=== QUOTED TEXT ===

Summary

In my last article, I continued the long journey to remove items from the project’s issues list. Still without a better title than the equivalent of “chapter 3”, this article details more pruning of that list.

Introduction

While this process feels like just one of many stops on a long journey, I do find that I am finding this part of the project particularly satisfying. Sure, I am fixing issues that I have found along the way, but that is a good thing. I am not finding a lot of “I need to redesign this from scratch” issues, just a lot of “wow, did I forget to…” or “wow, I didn’t think to test the combination where…” issues. And I find that observation both calming and a boost to my confidence.

Is it taking up time? Sure. Would I like to get back to implementing and adding rules? Yup. But, with each issue that I resolve, my confidence that this is the right course of action increases. The project’s collection of different Markdown documents and test data just keeps on growing. As I manually check each scenario test out against what is expected, verify the output HTML against the reference implementation, and have consistency checks in place, any new issues just give me that much more information that the project is working properly.

Mind you, properly does not mean it is perfect, just that it is headed in the right direction.

What Is the Audience for This Article?

While detailed more eloquently in this article, my goal for this technical article is to focus on the reasoning behind my solutions, rather that the solutions themselves. For a full record of the solutions presented in this article, please go to this project’s GitHub repository and consult the commits 21 Sep 2020 and 27 Sep 2020.

Small Cleanups and Large Aspirations

The first commit in this week’s work was an easy one. During the writing of the article on that week’s work, I realized two things: I wasn’t taking show_debug arguments out of tests after debugging, and test test_raw_html_632 needed a child test with a bit of change, creating test_raw_html_632a. Both changes were accomplished within 15 minutes, so they were good cleanup issues. But after that, I was left with an interesting problem to deal with: Newlines and various inline elements.

There were a couple of issues that I wanted to deal with:

- HTML and Fenced Blocks and better handling of capturing newlines to avoid counting token height
- verify which inlines cannot contain newlines and verify with line/col
  - autolinks
  - raw_html

To break these issues out a bit more, I want to make sure I convey the difference between the PyMarkdown project and a normal Markdown parser. As the project’s focus is to be a Markdown linter, there are additional requirements imposed that are tested with every commit. Those requirements are that any element of interest, once translated into a token to represent it, must include the line number and column number of the original Markdown. While the examples provided by the GFM specification are great for testing a parser, they fall a bit short for testing a linter.

=== RECORD SET ===

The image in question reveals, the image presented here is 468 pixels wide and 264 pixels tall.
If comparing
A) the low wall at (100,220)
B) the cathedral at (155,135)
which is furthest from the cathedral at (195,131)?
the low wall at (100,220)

===

PROBLEMS TO WORK ON:
1. List every section heading that appears in the PyMarkdown article.
2. Repeat all of the records from the dataset word for word, keeping every line as it stands.

THE SOLUTIONS:
1.
Summary
Introduction
What Is the Audience for This Article?
Small Cleanups and Large Aspirations

2.
The image in question reveals, the image presented here is 468 pixels wide and 264 pixels tall.
If comparing
A) the low wall at (100,220)
B) the cathedral at (155,135)
which is furthest from the cathedral at (195,131)?
the low wall at (100,220)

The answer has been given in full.